Y como prueba de que no tenía miedo, al pasar el puente de San José y meterse todos en la ciudad amenazó con un par de guantadas al que intentara acompañarle.

Quería ir solo por ver si así le salían al paso aquellos enemigos. Conque..., ¡largo y hasta la vista!

¡Qué hígados de hombre! Y la turba bravucona se disolvió, ansiosas de relatar en cafetines y timbas la caída de los Bandullos, añadiendo, con aire de importancia, que habían presenciado la terrible gabinetá de aquel valentón que juraba el exterminio de la familia.

Bien decía el ribereño que no tenía miedo ni le inquietaban los Bandullos. No había más que verle a las once de la noche marchando por la calles de las Barcas con desembarazada confianza.

Iba a la Peña a oír a su adorada novia la Borriquera.

¡Mala pécora! Si resultaba cierto lo que aquel chiquillo insultador le había dicho antes de recibir el golpe, a ella le cortaba la cara, y después no dejaba títere sano en todo el café.

Aún le duraba la excitación de la riña, aquella rabia destructora que le dominaba después de haber hecho sangre.

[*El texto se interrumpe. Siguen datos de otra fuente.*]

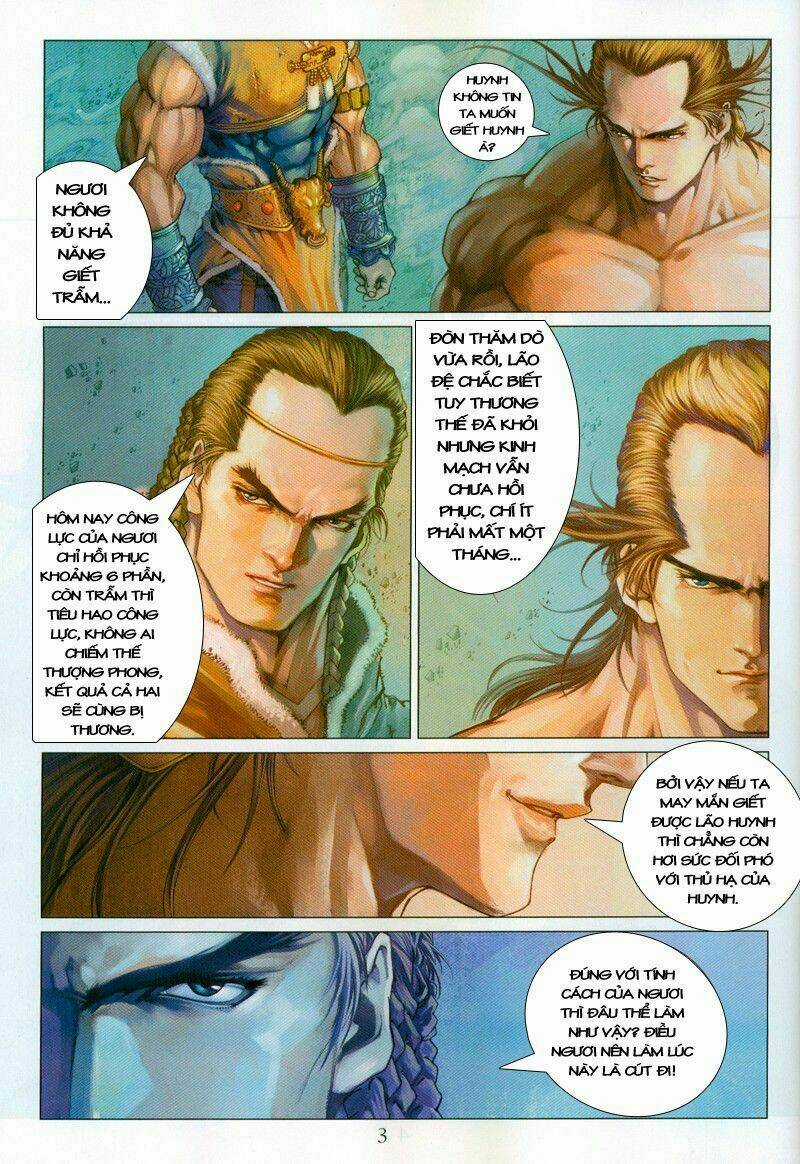 Tứ Đại Danh Bổ - Chapter 137 - Trang 3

Ahora, antes que se enfriase, debieran salirle al encuentro los Bandullos, uno a uno o todos juntos. Se sentía con ánimos para de la primera rebanada partirlos en redondo.

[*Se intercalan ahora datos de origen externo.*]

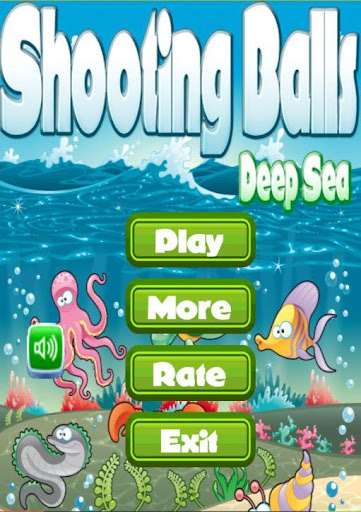 Shooting Balls : Deep Sea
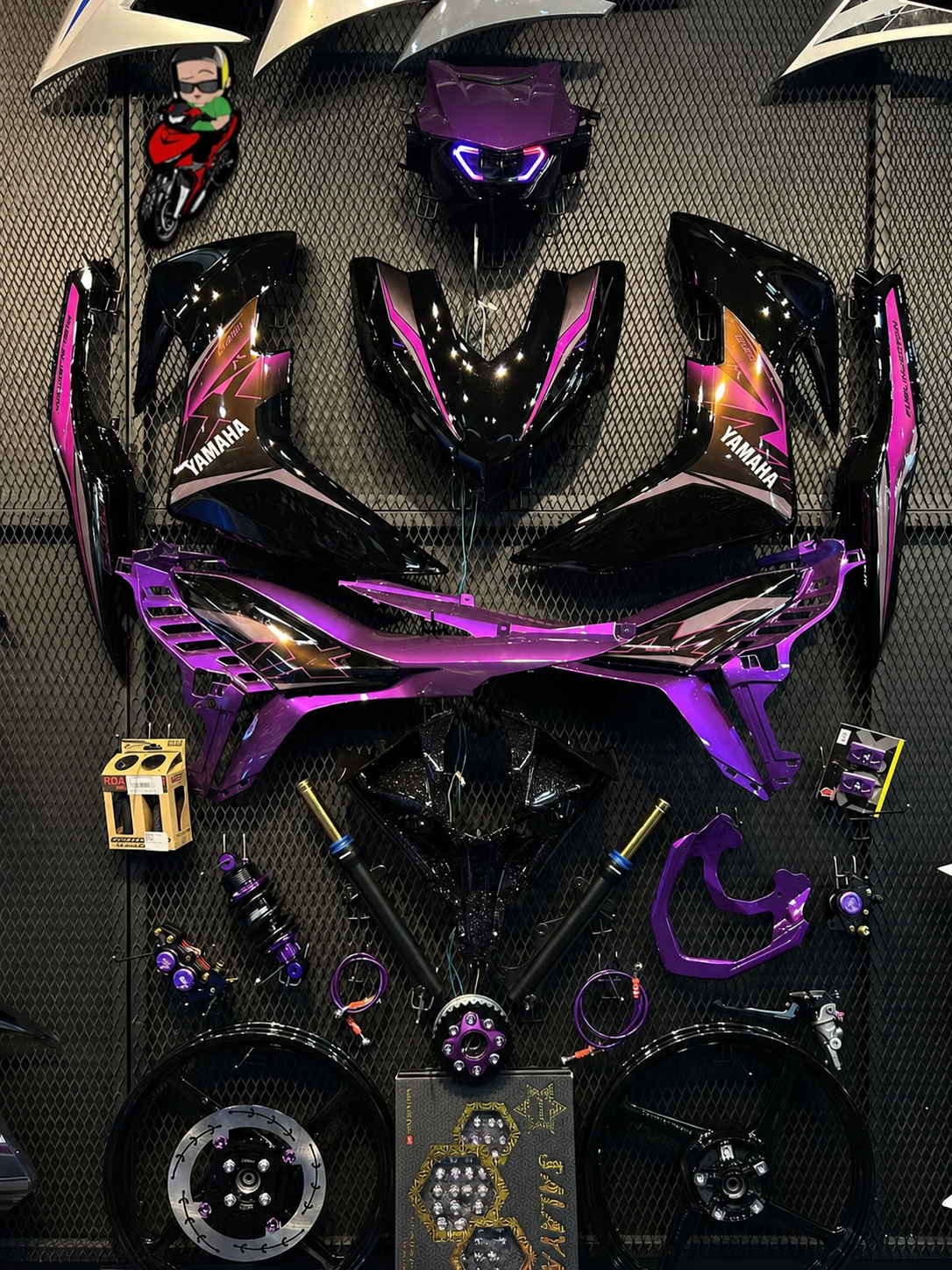 COMBO COVERSET Y16ZRV2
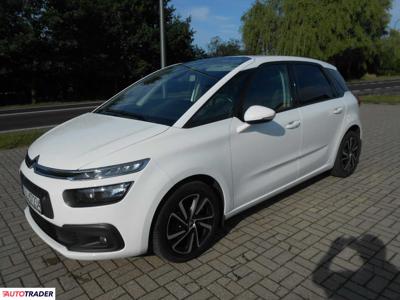 Citroen C4 Picasso 1.2 benzyna + LPG 131 KM 2017r. (Tychy)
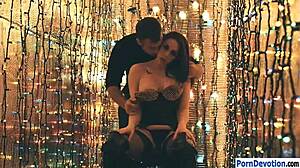 Busty Chanel Preston deepthroats monster cock in hairy bath oral pounding 😍💦🍆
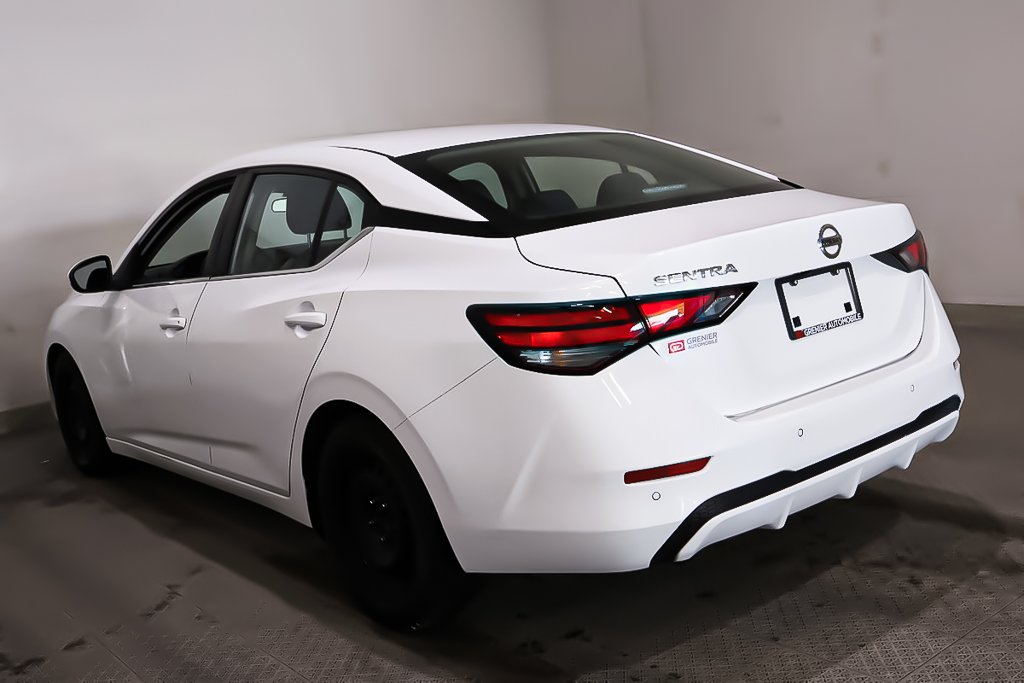 Nissan Sentra S + AUTOMATIQUE + GROUPE ELECTRIQUE 2021 à Terrebonne, Québec - 4 - w1024h768px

Estaba ya en la subida de la Morera, cuando sonó un disparo y el valentón sintió el golpe en la espalda, al mismo tiempo que se nublaba su vista y le zumbaban los oídos.

¡Cristo! Eran ellos que acababan de herirle.

Y llevándose la mano al cinto tiró de su pistola del quince; pero antes que volviera la cara sonó otro disparo y Pepet cayó redondo.

Corría la gente, cerrábanse las puertas con estrépito, sonaban pitos y más pitos al extremo de la calle, sin que por esto se viese un quepis por parte alguna, y aprovechándose del pánico abandonaron los Bandullos la protectora esquina, avanzando cuchillo en mano hacia el inerte cuerpo, al que removieron de una patada como si fuese un talego de ropa.

Ben mort está.

Y para convencerse más, se inclinó uno de ellos sobre la cabeza del muerto, guardándose algo en el bolsillo.

Cuando llegaron los guardias y se amotinó la gente en tomo del Juzgado, vióse a la luz de algunos fósforos la cara moruna de Pepet el de la Ribera, con los ojos desmesurados y vidriosos, y junto a la sien derecha una desolladura roja que aún manaba sangre.

Le habían cortado una oreja como a los toros muertos con arte.